🤖 AI Summary
In zero-shot skeleton-based action recognition, inaccurate alignment between visual features and semantic vectors, along with insufficient robustness and discriminability of cross-modal embedding spaces, remain critical challenges. To address these issues, we propose a dual vision–text alignment framework. Our approach introduces, for the first time, a “direct mapping + enhanced alignment” dual-path mechanism and incorporates a Semantic Description Enhancement (SDE) module based on cross-attention to jointly model skeletal motion dynamics and action semantics, thereby effectively bridging the modality gap.
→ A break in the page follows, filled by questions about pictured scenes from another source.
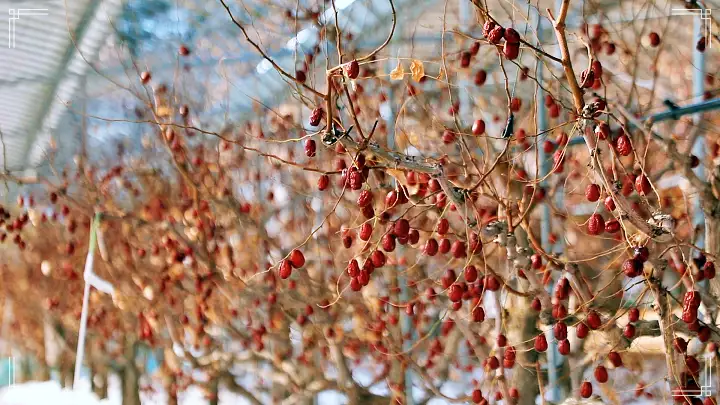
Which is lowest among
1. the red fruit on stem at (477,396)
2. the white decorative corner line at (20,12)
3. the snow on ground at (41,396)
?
the red fruit on stem at (477,396)

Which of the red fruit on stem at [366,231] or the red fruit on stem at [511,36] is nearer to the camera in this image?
the red fruit on stem at [511,36]

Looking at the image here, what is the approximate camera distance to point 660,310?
1.58 metres

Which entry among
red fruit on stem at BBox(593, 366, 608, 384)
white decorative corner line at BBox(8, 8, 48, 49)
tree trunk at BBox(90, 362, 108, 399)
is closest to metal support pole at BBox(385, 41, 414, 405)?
red fruit on stem at BBox(593, 366, 608, 384)

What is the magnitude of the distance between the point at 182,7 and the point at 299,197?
1217mm

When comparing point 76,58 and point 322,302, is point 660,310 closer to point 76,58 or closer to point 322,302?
point 322,302

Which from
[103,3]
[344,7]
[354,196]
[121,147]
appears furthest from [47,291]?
[344,7]

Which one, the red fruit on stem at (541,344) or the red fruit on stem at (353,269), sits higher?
the red fruit on stem at (353,269)

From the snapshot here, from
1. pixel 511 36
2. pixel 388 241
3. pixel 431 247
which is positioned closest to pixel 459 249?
pixel 431 247

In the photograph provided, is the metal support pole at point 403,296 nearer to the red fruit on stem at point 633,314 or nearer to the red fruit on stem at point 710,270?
the red fruit on stem at point 633,314

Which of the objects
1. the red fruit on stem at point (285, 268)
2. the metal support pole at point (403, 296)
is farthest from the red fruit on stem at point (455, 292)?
the metal support pole at point (403, 296)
By integrating a visual projector, deep metric learning, skeleton sequence modeling, and joint optimization of multimodal embeddings, our method achieves state-of-the-art performance across multiple mainstream zero-shot benchmarks. It significantly improves both generalized recognition accuracy and cross-domain robustness.
📝 Abstract
Zero-shot action recognition, which addresses the issue of scalability and generalization in action recognition and allows the models to adapt to new and unseen actions dynamically, is an important research topic in computer vision communities. The key to zero-shot action recognition lies in aligning visual features with semantic vectors representing action categories. Most existing methods either directly project visual features onto the semantic space of text category or learn a shared embedding space between the two modalities. However, a direct projection cannot accurately align the two modalities, and learning robust and discriminative embedding space between visual and text representations is often difficult. To address these issues, we introduce Dual Visual-Text Alignment (DVTA) for skeleton-based zero-shot action recognition. The DVTA consists of two alignment modules-Direct Alignment (DA) and Augmented Alignment (AA)-along with a designed Semantic Description Enhancement (SDE). The DA module maps the skeleton features to the semantic space through a specially designed visual projector, followed by the SDE, which is based on cross-attention to enhance the connection between skeleton and text, thereby reducing the gap between modalities. The AA module further strengthens the learning of the embedding space by utilizing deep metric learning to learn the similarity between skeleton and text. Our approach achieves state-of-the-art performances on several popular zero-shot skeleton-based action recognition benchmarks.